最近のものは「顔に大きな刀傷があった」という伝承が反映されています。
説教というものも、このように常に新しいものを取り入れて変わり続けていくものだと思っています。
週報はこちらです。

聖書箇所 『士師記』7章1-25節 


序.
 神学生として千葉で学んでいた頃、人に頼まれて、東京のある教会に届け物をすることがありました。
その教会は、あえて名前を伏せますが、大変に有名な教会です。
日本の福音派の指導者として活躍された先生方によって牧会されて、その教会で訓練を受けられる神学生は幸せ、みたいな感じでした。
しかし教会は有名でも、そこへの行き方がわかりません。そこで友人である、その幸せ者の奉仕神学生に行き方を尋ねました。
そしたら、「渋谷駅行きのバスに乗って、ナントカとかいうバス停で降りて、環七通りをそのまま進んでいけばそのうち着くよ」
なんとも大雑把な説明と、それでも簡単な地図を書いてくれました。
そこで言われたとおり、ナントカというバス停で降りて、てくてく歩いて行くと、右手にりゅーとぴあみたいに大きい、荘厳な教会が見えてきました。
おお、あれが○○教会か。さすが日本で一番有名な教会だけはある。ところがどうも地図とその場所は違っています。
もう少し歩いてたら、狭い路地があって、その前に案内看板がありました。それに従って歩いてくと、やがて本物の教会に着きました。
しかし確かに母教会より大きい教会ではあるのですが、先ほどりゅーとぴあみたいな教会を見ているので、どうしても見劣りがします。
チャイムを押して、伝道師に届け物をしたあと、さきほどの建物について聞いてみました。立正佼成会の東京大聖堂だそうです。
「いやあ、よく間違われるんですよ」と伝道師は言っていましたが、建物の大きさからいえば、比べものにならないなあと思いました。

1.
 もし、宗教の建物の大きさ、収容人数などが、その教えの正しさを図るモノサシだとしたら、日本の教会はまったくランク外でしょう。

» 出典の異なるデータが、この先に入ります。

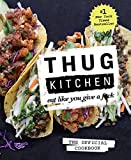 "#1 New York Times BestsellerThug Kitchen started their wildly popular web site to inspire people to eat some Goddamn vegetables and adopt a healthier lifestyle. Beloved by Gwyneth Paltrow (""This might be my favorite thing ever"") and named Sav..."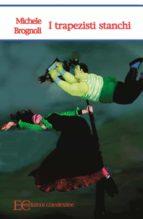 I trapezisti stanchi (ebook)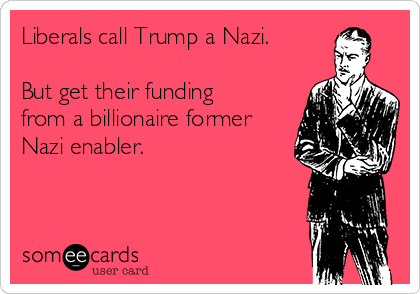 Liberals call Trump a Nazi.  But get their funding from a billionaire former Nazi enabler.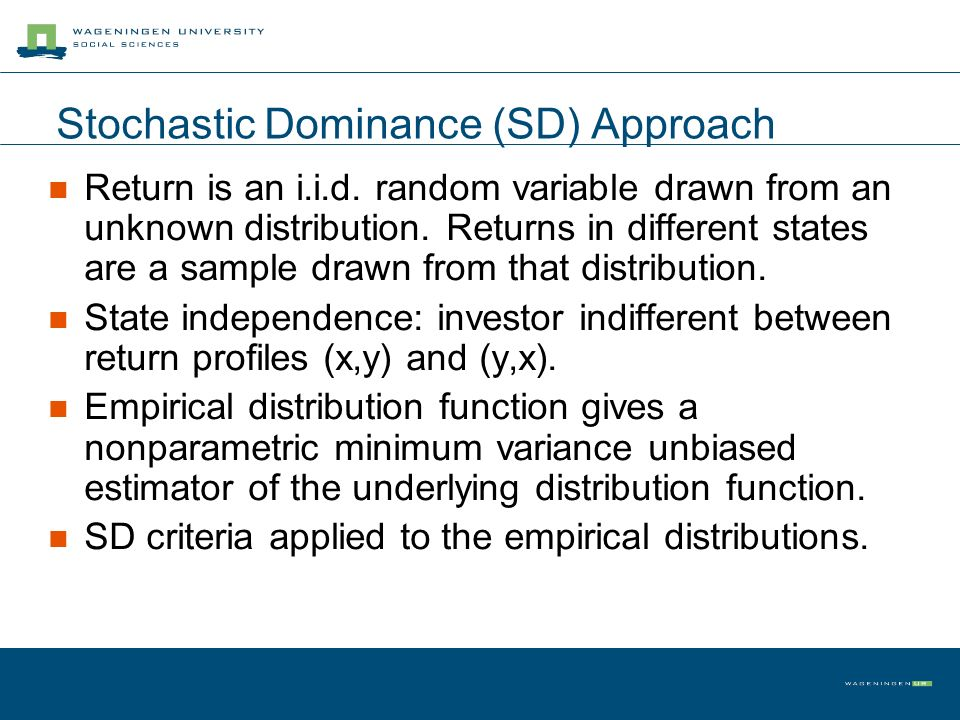 Stochastic Dominance (SD) Approach Return is an i.i.d.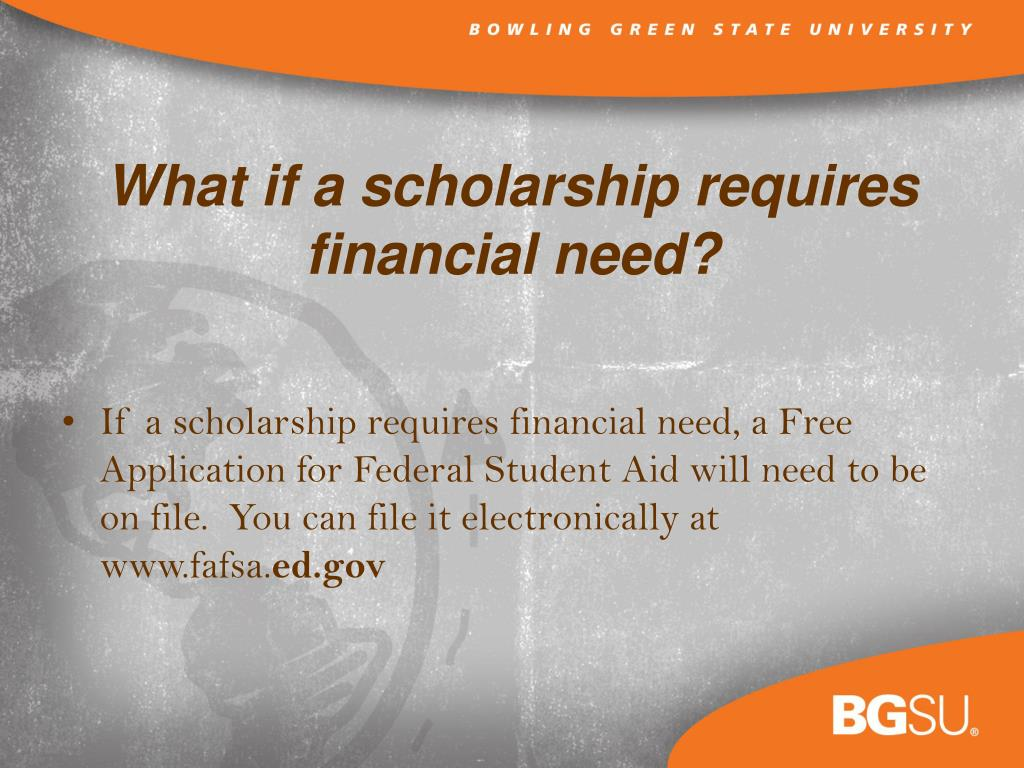 If a scholarship requires financial need, a Free Application for Federal Student Aid will need to be on file.  You can file it electronically at www.fafsa.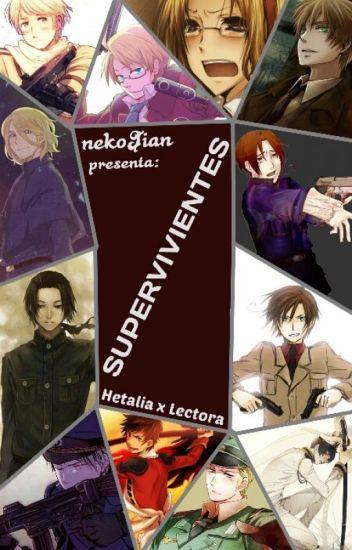 Supervivientes [Hetalia x Lectora]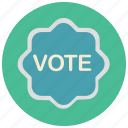 badge, election, sticker, vote icon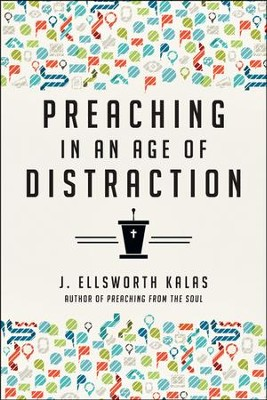 Preaching in an Age of Distraction  -     By: J. Ellsworth Kalas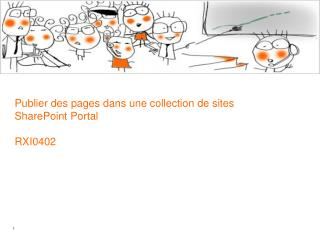 Publier des pages dans une collection de sites SharePoint Portal RXI0402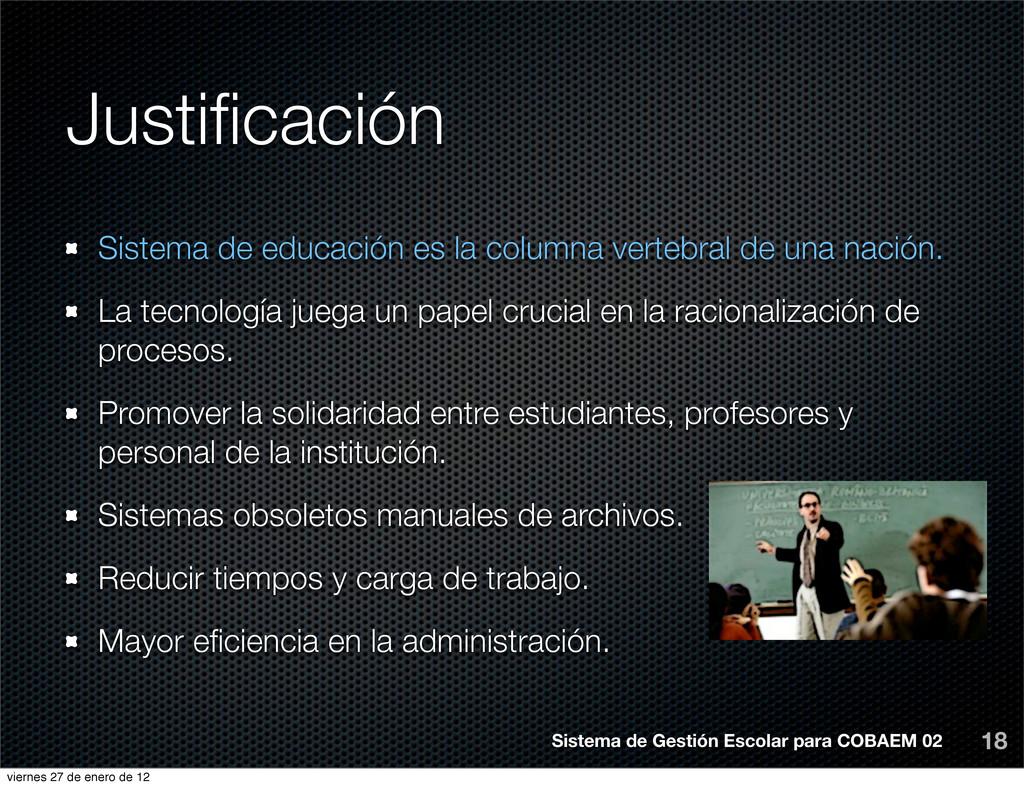 Justificación 18 Sistema de educación es la colu...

あの立正佼成会の大聖堂と、そのキリスト教会がもし並んで立っていたら、人々はまず大聖堂をもつあちら側に軍配をあげるに違いありません。
じつは私たちの中にも、そのような視点というのがあります。
正しい教えならば、それだけ人が集まってくるはずではないか。人が少ないのは、何かが足りないからではないのか、と。
しかし聖書は、神さまが戦いのために必要としているのは数の多さではなく、勝利のために必要なのは武器の強さでもないと教えています。

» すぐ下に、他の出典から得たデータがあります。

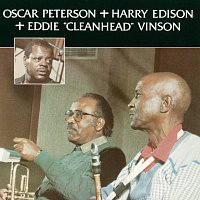 "Oscar Peterson, Harry Edison, Eddie ""Cleanhead"" Vinson – Oscar Peterson + Harry Edison + Eddie ""Cleanhead"" Vinson"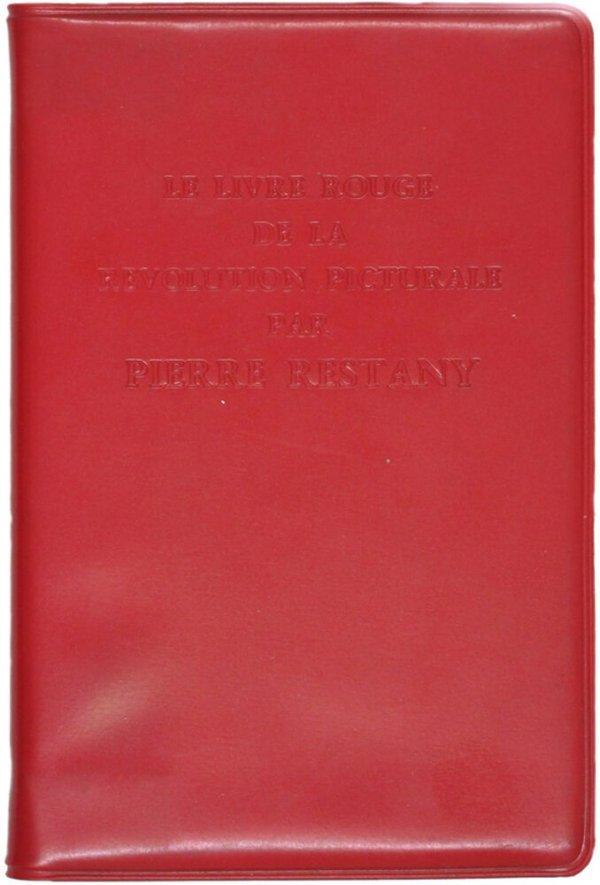 Le livre rouge de la révolution picturale / Pierre Restany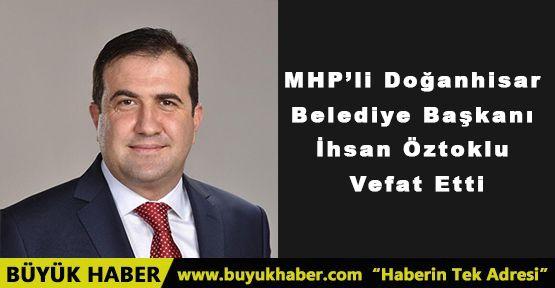 Doğanhisar Belediye Başkanı İhsan Öztoklu vefat etti
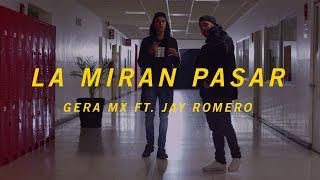 LA MIRAN PASAR // GERA MXM FT. JAY ROMERO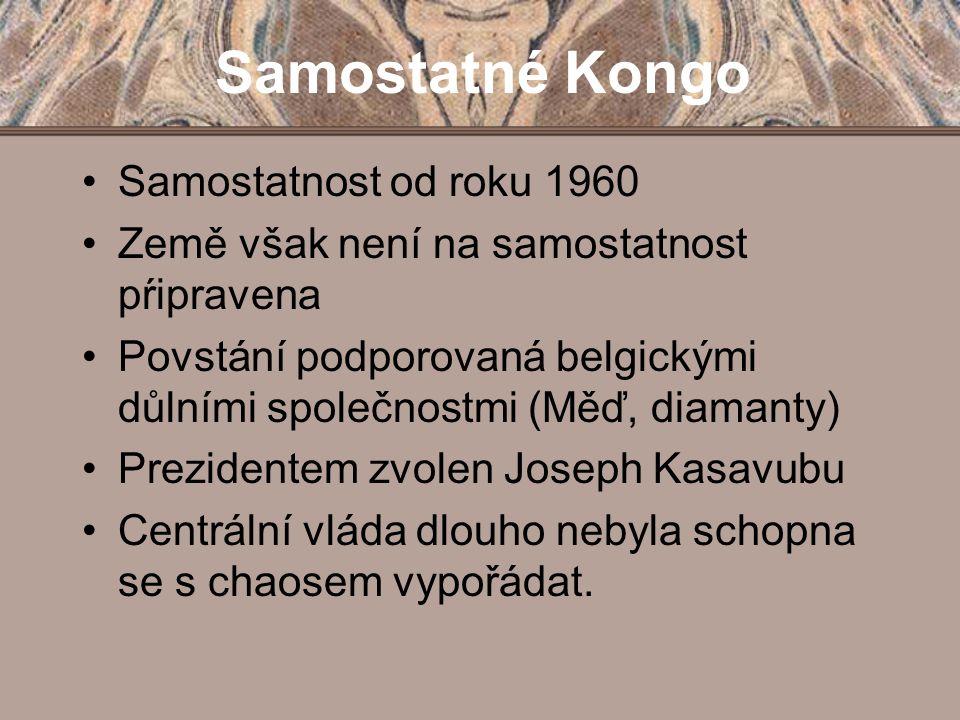 Samostatné Kongo Samostatnost od roku 1960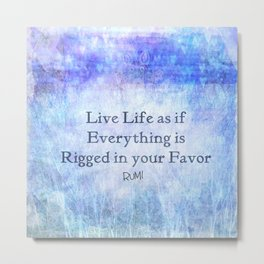 Live Life As If Everything Is Rigged In Your Favor Metal Print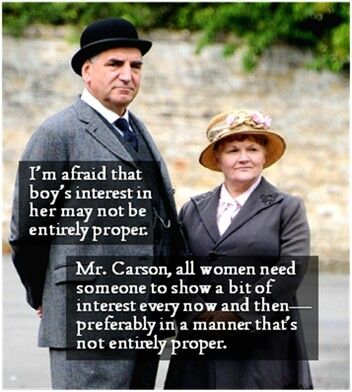 Most Favorite Downton Abbey Quote. Ever. #DowntonAbbey http://oztvreviews.com/2015/02/downton-abbey-is-back/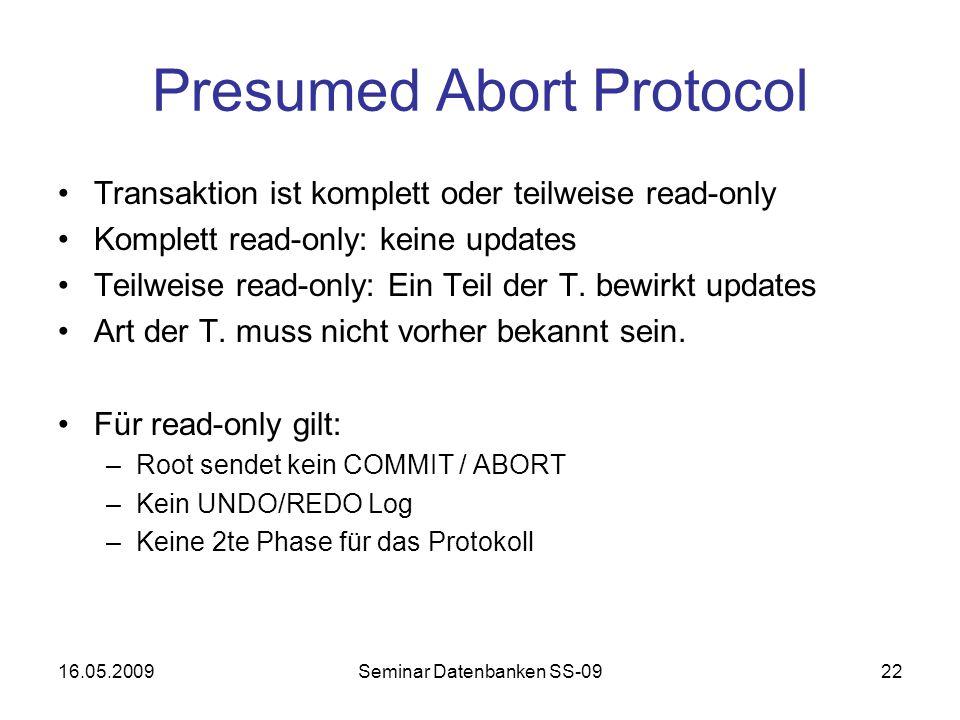 16.05.2009Seminar Datenbanken SS-0922 Presumed Abort Protocol Transaktion ist komplett oder teilweise read-only Komplett read-only: keine updates Teilweise read-only: Ein Teil der T.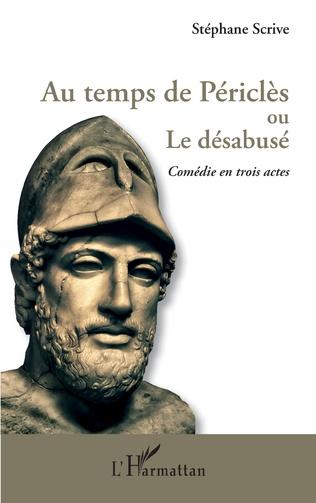 Couverture Au temps de Périclès ou Le désabusé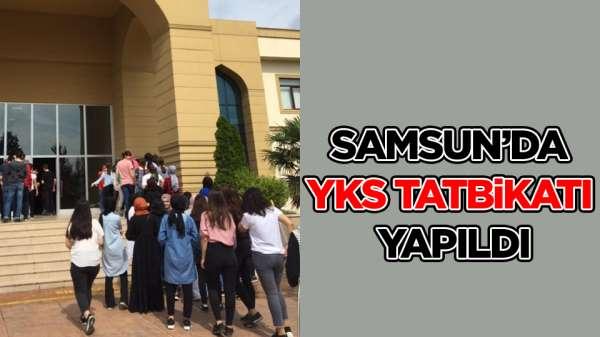 Samsun'da 'YKS' tatbikatı yapıldı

 いま、イスラエルとミデヤン人の戦いが始まろうとしていました。
聖書の記録によれば、ミデヤン軍の数は少なくとも13万人。それに対して、ギデオンの下に集まった兵士たちは全部かき集めても3万人あまり。
すでに4倍の開きがあります。しかし神は、それでさえ「多すぎる」と言われるのです。そして二回のテストを通して、300人にしぼりました。

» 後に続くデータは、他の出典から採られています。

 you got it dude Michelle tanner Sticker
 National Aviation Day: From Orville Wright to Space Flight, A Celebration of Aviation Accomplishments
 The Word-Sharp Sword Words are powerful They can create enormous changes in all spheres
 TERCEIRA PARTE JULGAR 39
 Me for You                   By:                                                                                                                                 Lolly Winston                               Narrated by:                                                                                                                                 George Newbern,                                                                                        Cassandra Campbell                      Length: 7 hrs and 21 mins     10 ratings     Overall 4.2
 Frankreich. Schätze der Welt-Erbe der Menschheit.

 私たち人間は、目に見えるものに頼りやすいものです。
あるものが信頼できるかどうかを「これだけの人に支持されているから」という基準で判断することがあります。
いまはネットで商品を買う人が増えていますが、デザインや価格よりも、どれだけレビュー、よい感想を集めているのかを参考にするそうです。
しかし人が見るように、神は見ません。神の戦いに必要なのは数ではありません。武器の質でもありません。ただ信仰です。
人が集まっているからそれは正しい、ということではありません。聖書、神のことばを通して、私たちは何を信じ、何を選び取るかを学ぶのです。
人は間違えます。大勢の人が集まると、思考が止まり、吟味する暇もないままに突き進んでしまうことさえも起こるのです。
しかしどんなに数が少なくとも、その中心に神のことばがあるならば、私たちは決して恐れることはありません。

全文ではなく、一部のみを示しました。